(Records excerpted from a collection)
_ _ _

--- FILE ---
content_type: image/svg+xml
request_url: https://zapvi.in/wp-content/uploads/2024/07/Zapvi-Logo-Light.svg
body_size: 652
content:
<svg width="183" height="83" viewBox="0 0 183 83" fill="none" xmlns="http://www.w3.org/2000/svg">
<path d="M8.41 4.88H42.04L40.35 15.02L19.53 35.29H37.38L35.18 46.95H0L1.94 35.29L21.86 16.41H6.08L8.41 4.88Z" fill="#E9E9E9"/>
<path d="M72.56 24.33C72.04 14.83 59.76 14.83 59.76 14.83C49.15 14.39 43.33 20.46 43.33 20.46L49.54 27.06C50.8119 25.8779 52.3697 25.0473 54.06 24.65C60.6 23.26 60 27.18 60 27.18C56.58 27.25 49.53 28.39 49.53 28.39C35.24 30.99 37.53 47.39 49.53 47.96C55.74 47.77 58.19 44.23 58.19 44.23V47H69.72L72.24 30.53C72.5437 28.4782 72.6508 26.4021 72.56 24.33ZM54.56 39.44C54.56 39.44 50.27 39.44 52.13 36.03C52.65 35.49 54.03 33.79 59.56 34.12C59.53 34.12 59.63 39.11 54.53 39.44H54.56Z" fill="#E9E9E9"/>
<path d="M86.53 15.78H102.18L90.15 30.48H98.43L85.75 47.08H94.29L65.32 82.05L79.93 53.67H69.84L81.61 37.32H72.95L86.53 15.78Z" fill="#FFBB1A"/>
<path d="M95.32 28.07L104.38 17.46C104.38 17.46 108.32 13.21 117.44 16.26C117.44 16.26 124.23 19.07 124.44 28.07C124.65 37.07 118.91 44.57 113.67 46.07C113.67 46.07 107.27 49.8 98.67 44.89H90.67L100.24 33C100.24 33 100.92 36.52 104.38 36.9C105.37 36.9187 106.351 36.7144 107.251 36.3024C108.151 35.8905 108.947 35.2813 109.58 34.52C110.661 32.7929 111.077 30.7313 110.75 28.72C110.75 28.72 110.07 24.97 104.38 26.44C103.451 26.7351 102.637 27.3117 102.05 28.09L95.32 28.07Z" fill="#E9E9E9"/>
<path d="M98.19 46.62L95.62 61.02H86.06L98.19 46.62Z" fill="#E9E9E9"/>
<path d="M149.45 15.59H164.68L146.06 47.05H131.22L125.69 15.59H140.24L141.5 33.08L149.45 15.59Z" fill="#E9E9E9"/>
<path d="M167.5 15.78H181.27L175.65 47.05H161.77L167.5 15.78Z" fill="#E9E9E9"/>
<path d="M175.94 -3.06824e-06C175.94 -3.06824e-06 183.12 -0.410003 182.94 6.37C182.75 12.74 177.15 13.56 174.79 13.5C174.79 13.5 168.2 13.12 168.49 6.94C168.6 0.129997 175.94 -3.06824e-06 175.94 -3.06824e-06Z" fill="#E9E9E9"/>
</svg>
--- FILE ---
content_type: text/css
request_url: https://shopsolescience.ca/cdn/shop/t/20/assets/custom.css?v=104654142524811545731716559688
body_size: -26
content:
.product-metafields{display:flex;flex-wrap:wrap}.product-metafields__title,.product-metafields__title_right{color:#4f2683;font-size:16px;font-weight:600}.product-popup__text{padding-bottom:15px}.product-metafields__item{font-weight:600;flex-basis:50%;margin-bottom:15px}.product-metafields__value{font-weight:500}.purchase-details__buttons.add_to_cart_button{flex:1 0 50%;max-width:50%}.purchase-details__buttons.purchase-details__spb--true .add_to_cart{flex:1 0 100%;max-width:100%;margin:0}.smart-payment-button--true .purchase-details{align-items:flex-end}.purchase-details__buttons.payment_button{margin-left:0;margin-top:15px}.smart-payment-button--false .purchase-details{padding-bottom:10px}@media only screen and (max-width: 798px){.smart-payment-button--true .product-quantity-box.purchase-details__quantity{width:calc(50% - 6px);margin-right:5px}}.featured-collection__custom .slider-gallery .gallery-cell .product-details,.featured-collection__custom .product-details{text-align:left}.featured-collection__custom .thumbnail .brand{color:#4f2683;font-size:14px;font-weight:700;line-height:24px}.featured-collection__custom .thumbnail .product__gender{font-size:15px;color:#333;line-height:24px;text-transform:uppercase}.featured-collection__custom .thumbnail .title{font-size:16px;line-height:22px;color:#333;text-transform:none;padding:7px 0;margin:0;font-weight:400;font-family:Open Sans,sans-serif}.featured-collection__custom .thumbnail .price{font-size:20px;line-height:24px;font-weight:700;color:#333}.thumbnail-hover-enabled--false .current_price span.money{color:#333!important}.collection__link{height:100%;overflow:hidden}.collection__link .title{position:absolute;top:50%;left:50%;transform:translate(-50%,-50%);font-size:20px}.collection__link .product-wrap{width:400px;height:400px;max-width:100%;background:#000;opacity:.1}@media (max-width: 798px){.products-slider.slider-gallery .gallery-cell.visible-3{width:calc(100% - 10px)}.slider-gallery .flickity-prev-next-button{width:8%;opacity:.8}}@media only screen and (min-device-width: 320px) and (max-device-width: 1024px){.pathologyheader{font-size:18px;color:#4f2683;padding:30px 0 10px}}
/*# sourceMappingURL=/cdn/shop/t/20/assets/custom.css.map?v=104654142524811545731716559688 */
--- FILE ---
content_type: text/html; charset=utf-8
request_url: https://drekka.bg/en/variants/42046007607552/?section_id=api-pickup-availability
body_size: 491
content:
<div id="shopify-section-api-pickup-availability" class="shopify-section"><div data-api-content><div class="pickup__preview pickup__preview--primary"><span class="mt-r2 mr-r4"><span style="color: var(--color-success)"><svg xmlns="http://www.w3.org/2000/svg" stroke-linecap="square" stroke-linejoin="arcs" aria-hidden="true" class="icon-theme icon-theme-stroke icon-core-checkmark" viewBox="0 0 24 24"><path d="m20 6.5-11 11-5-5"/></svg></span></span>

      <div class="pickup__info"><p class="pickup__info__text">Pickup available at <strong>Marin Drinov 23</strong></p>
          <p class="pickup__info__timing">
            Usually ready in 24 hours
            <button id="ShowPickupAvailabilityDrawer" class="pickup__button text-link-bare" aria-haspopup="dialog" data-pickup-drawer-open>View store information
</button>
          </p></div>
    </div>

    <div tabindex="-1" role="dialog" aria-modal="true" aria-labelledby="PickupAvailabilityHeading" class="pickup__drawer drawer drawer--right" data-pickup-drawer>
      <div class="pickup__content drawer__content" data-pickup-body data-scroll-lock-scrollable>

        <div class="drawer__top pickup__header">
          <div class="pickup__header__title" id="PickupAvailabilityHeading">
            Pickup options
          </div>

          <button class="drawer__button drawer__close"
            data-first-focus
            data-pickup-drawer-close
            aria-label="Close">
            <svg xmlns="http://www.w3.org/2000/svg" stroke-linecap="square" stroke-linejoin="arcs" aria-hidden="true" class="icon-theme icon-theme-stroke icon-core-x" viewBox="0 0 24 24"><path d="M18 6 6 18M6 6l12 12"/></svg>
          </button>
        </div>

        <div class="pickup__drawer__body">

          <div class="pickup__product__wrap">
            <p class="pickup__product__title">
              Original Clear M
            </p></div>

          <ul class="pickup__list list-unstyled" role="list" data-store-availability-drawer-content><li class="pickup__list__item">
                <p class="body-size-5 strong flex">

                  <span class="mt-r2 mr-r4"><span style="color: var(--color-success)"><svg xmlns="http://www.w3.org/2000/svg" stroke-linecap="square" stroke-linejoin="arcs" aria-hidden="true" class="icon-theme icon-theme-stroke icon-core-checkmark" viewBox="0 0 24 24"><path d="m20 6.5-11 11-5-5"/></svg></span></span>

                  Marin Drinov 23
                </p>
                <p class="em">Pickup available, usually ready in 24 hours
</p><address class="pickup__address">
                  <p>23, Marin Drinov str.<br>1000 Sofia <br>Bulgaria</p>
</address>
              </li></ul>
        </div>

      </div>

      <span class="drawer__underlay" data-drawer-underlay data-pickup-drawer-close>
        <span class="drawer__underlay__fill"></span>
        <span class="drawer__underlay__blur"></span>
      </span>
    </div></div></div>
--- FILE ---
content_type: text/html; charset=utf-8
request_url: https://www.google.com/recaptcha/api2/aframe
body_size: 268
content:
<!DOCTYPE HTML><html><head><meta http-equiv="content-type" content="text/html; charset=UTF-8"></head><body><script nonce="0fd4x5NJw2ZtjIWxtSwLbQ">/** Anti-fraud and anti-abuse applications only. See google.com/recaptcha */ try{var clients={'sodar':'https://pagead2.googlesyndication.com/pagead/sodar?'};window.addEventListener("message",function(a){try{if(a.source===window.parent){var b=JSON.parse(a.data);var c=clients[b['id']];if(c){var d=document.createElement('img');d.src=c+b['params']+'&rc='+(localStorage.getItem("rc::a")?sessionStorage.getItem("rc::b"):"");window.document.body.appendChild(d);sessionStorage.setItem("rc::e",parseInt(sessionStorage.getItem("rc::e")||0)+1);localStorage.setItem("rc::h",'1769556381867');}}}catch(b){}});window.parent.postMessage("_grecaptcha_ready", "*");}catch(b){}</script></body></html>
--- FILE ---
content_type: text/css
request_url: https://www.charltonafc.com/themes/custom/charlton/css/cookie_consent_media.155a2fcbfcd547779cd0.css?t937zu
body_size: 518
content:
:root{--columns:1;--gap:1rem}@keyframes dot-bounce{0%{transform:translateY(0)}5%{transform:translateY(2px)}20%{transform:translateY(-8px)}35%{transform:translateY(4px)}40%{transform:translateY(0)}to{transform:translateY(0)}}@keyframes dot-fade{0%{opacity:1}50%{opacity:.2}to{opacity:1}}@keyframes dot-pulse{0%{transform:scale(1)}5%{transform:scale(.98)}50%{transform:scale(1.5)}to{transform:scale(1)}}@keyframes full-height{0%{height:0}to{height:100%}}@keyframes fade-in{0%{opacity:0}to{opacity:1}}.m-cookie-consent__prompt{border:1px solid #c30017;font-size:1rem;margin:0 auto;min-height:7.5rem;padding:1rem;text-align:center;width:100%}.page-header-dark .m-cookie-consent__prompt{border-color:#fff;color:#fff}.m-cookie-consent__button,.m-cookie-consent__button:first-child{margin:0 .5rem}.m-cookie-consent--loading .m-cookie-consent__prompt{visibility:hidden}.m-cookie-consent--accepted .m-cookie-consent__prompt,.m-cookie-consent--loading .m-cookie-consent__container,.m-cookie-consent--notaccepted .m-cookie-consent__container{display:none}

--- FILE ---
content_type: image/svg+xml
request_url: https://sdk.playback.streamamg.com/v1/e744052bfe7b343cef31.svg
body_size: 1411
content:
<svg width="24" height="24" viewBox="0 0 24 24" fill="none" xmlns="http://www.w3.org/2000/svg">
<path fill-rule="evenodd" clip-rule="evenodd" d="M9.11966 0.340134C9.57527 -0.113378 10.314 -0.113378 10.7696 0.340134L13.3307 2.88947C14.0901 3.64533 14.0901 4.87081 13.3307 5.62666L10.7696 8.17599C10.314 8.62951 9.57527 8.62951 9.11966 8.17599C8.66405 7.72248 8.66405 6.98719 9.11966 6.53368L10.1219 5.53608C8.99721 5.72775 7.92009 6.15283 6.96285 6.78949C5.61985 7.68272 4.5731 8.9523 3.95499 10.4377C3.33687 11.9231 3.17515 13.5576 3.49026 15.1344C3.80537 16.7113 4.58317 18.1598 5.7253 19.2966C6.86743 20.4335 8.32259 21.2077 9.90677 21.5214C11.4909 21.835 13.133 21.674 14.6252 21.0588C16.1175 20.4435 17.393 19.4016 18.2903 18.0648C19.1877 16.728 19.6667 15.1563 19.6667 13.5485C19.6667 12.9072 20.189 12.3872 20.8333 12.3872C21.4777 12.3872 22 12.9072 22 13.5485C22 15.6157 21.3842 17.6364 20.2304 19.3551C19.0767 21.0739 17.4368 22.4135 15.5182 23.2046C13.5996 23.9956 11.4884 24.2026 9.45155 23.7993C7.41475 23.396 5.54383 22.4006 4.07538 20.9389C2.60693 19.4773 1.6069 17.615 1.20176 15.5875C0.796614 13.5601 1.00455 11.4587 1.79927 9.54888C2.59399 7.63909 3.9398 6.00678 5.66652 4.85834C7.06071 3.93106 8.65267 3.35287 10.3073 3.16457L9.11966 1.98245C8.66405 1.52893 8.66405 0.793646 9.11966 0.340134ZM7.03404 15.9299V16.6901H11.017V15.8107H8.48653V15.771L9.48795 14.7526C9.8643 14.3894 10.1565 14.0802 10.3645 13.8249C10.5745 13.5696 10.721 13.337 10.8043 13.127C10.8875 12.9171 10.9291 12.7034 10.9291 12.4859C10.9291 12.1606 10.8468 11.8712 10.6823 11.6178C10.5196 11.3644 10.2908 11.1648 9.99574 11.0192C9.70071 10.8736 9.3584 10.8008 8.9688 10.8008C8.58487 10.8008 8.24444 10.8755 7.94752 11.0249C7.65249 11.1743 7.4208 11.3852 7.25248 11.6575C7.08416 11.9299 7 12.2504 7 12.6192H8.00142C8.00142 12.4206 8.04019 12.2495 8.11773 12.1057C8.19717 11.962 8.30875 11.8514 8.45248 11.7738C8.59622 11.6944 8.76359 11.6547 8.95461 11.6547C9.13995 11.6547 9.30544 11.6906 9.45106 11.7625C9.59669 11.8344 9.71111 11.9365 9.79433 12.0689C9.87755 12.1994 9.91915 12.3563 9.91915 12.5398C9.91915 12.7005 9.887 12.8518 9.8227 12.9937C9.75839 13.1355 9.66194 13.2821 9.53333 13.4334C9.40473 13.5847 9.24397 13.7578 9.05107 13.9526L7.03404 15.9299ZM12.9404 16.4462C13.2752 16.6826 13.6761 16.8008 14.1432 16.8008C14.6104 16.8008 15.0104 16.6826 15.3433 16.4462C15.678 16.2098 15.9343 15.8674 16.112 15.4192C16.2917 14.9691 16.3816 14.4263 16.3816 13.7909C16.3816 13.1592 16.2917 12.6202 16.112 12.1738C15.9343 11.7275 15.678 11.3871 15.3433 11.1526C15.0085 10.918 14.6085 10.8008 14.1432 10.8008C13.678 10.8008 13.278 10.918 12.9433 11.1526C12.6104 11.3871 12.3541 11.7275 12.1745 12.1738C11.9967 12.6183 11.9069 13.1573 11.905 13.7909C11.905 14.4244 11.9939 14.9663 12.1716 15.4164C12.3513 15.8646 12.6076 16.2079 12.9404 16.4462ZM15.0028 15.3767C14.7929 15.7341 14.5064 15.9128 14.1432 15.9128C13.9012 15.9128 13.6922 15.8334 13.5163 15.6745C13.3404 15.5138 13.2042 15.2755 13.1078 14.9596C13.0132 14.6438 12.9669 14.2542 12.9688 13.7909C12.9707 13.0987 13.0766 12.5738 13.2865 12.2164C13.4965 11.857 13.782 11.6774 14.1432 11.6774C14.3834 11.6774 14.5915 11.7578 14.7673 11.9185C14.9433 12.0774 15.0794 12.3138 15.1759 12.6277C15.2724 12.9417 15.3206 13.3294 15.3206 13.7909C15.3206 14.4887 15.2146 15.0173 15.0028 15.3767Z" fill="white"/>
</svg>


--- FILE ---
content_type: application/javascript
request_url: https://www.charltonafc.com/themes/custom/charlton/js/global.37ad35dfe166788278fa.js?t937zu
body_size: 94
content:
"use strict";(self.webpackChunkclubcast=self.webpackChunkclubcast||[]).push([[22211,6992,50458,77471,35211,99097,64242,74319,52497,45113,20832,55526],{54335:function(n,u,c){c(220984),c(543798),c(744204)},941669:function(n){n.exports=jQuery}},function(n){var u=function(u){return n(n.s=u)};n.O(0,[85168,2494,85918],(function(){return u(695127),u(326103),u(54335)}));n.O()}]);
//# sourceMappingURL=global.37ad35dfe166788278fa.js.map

_ _ _

(Instructions for the task):
What is needed is every line of the records that contains the word "PickupAvailabilityHeading".

(Answer below):
    <div tabindex="-1" role="dialog" aria-modal="true" aria-labelledby="PickupAvailabilityHeading" class="pickup__drawer drawer drawer--right" data-pickup-drawer>
          <div class="pickup__header__title" id="PickupAvailabilityHeading">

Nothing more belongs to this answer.